Extract provided:
- - -

The clincher arrived when Galton bred sweet peas. In 1875 he distributed seeds to seven friends. Each received 70 seeds, but one received very light seeds, one slightly heavier ones, and so on. In 1877 he measured the weights of the seeds of the resulting progeny. Each group was normally distributed, but the mean weight differed in each case, being comparable to the weight of each seed in the original group. When he
combined the data for all of the groups, the results were again normally distributed, but the variance was bigger – the bell curve was wider. Again, this suggested that combining several bell curves led to another bell curve. Galton tracked down the mathematical reason for this. Suppose that two random variables are normally distributed, not necessarily with the same means or the same variances. Then their sum is also normally distributed; its mean is the sum of the two means, and its variance is the sum of the two variances. Obviously the same goes for sums of three, four, or more normally distributed random variables.

- - -

Extracted entries:

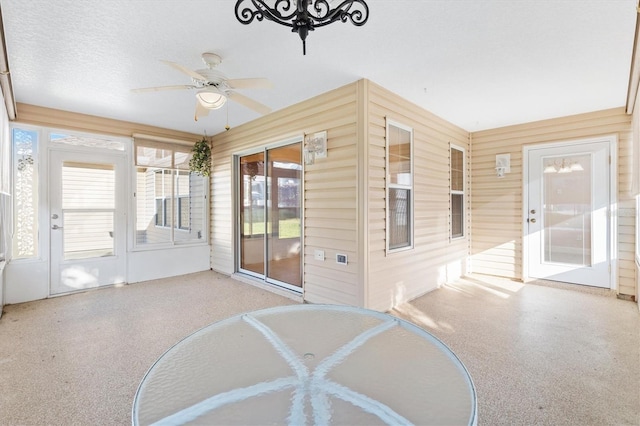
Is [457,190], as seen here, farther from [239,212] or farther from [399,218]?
[239,212]

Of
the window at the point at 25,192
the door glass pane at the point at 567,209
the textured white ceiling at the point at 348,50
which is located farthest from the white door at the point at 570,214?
the window at the point at 25,192

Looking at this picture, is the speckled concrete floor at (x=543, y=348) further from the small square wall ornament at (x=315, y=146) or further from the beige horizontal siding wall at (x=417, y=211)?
the small square wall ornament at (x=315, y=146)

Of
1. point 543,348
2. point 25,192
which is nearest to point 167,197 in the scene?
point 25,192

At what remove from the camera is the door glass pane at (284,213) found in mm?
4148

- - -

Check your understanding:
1 - In the passage on Galton's sweet peas, how many seeds did each of the seven friends receive?
2 - Using the passage on Galton's sweet peas, decide whether each statement agrees with it: (a) Galton sent out the seeds in 1877. (b) Combining the data for all of the groups gave a wider bell curve. (c) When two normally distributed random variables are added, the mean of the sum is the product of the two means.

Responses by task:
1 - Each friend received 70 seeds.

2 -
(a) No: "In 1875 he distributed seeds to seven friends."
(b) Yes: "the variance was bigger – the bell curve was wider."
(c) No: "its mean is the sum of the two means"